Getting Meaningful Statistics from Apache Log Files
Updated 25 April 2002
If you run a Web site, chances are that at some time, you’ve decided that you would really like to get a sense of who has been visiting it. The best way to do that is to analyze the log entries, and we’ve posted a couple of articles on Web log analysers (see here, and here).
The problem is, Apple ships Apache in a state that makes its logs, well, pretty darn useless. By default, Apple has their Performance Cache turned on, and their log file format set to:
CustomLog "/private/var/log/httpd/access_log" "%h %l %u %t \"%r\" %>s %b"
That line means that access_log lines will look like the following:
66.92.146.189 - - [11/Apr/2002:14:04:46 -0400] "GET /manual/images/index.gif HTTP/1.1" 200 1540
(for an explanation of the variables used in the log line format, see http://httpd.apache.org/docs/mod/mod_log_config.html)

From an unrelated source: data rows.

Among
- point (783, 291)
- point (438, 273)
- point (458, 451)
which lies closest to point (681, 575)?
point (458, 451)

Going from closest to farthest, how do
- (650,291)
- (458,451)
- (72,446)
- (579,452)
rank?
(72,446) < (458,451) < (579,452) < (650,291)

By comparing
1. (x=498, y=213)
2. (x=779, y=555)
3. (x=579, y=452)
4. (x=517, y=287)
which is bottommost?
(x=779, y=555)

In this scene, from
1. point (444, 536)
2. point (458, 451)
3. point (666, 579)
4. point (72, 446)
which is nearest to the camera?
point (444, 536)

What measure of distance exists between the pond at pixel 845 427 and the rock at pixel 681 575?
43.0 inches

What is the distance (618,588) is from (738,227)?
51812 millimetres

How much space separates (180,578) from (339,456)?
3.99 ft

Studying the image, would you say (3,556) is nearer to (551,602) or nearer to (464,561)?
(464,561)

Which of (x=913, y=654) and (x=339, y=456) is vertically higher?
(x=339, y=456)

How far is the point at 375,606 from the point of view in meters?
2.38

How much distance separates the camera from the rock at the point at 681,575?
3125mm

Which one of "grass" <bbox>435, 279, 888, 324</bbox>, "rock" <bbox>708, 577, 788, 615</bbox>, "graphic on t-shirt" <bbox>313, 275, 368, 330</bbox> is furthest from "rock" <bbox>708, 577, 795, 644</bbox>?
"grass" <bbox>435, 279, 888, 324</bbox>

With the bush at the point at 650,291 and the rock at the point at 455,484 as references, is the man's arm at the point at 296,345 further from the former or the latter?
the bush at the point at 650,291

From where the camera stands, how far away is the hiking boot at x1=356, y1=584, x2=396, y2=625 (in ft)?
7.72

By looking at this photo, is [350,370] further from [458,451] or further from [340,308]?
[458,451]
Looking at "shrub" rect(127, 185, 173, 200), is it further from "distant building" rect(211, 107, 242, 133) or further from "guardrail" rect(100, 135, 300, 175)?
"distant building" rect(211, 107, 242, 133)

It’s not immediately apparent, but this line contains very little useful information. The “remote host” (%h) variable doesn’t get substituted with the actual IP address or hostname of the machine where the request originated—it gets replaced with the IP address of your Web server. There’s no mention of the referring URL or the browser type, either.
Much more valuable, from our perspective, is Apache’s “combined” log file format:
LogFormat "%h %l %u %t \"%r\" %>s %b \"%{Referer}i\" \"%{User-Agent}i\"" combined
Look in your /etc/httpd/httpd.conf file for that line. The combined log file format is rich with information. Log file lines with that format look like this:
207.91.53.243 - - [11/Apr/2002:14:07:19 -0400] "GET /images/dotbar.png HTTP/1.0" 304 - "-" "Mozilla/5.0 (Windows; U; Windows NT 5.0; en-US; rv:0.9.9) Gecko/2002 0311 via proxy gateway CERN-HTTPD/3.0 libwww/2.17"
As you can see, there’s much more information in a “combined” logfile style entry.
So how do you take advantage of this format? It’s quite simple, really. First, bring up Server Admin. Switch to the Internet tab, and wait for the Web service icon to stabilize. It should look like the image below.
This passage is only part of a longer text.